Can you repeat, word for word, the stretch of the Stata note below from "I think I follow" through "will not disappear!"?

--- START Provided passage ---

I think I follow some of this, although I cannot
reproduce the capricious behaviour you seem
to imply here. I would like to see a copy of
(a subset of) your data that apparently produces
this problem. Strictly, it implies a bug in Stata's
-numlist- command, which does the sorting here.
The help for -rowsort- indicates that missing values
are allowed. If you sort seven values, some of which
are missing, the missing values will not disappear!
(Or did you expect they would?) Following usual Stata
rules they will be sorted to high values.
You are correct that this then will not be what you want.
One way round this is to use -mvencode- to map
missings to some negative number, say -999, presuming
that is not a legitimate number of consumers. These
will always sort lower than any legitimate number.
Then the sum of the first four firms should trap
any -999. However, if any of the first four firms
is missing, and so mapped to -999, then the concentration
ratio should presumably be 100%.
drop s1-s7
mvencode F?mt, mv(-999)

--- END Provided passage ---
--- START Entries provided ---

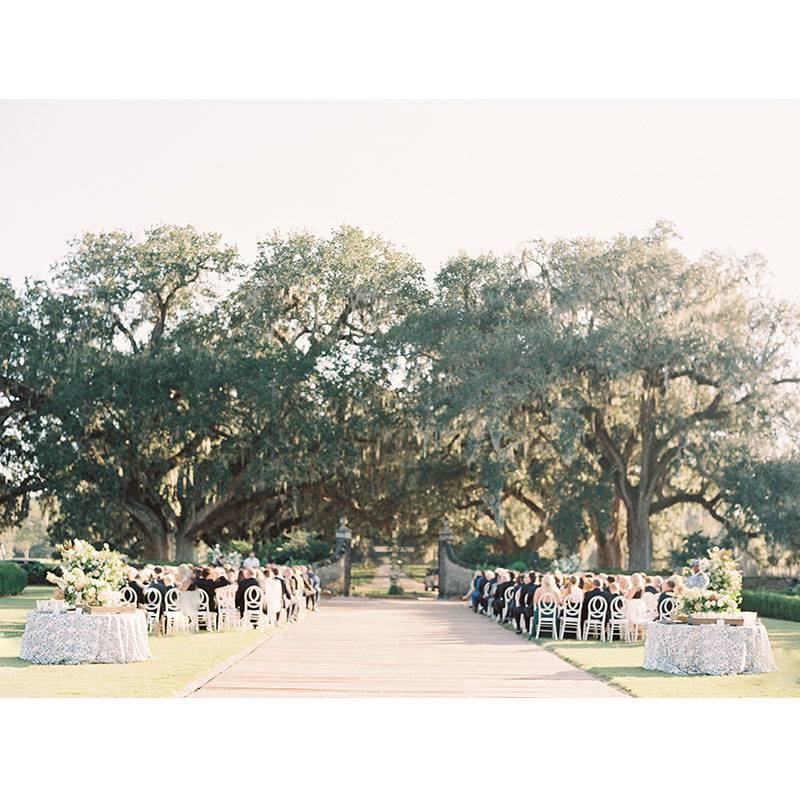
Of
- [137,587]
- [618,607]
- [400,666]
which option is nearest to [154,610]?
[137,587]

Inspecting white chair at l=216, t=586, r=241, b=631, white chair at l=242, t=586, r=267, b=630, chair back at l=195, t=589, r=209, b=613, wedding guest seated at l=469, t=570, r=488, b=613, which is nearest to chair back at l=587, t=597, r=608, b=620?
white chair at l=242, t=586, r=267, b=630

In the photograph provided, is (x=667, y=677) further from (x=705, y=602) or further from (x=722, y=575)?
(x=722, y=575)

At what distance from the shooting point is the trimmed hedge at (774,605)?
76.8ft

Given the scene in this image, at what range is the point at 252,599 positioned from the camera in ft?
62.5

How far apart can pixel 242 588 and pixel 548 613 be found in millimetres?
4856

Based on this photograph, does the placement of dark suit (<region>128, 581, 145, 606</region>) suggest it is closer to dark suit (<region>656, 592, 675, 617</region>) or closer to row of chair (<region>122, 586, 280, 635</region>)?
row of chair (<region>122, 586, 280, 635</region>)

--- END Entries provided ---

### Finished exercise
I think I follow some of this, although I cannot
reproduce the capricious behaviour you seem
to imply here. I would like to see a copy of
(a subset of) your data that apparently produces
this problem. Strictly, it implies a bug in Stata's
-numlist- command, which does the sorting here.
The help for -rowsort- indicates that missing values
are allowed. If you sort seven values, some of which
are missing, the missing values will not disappear!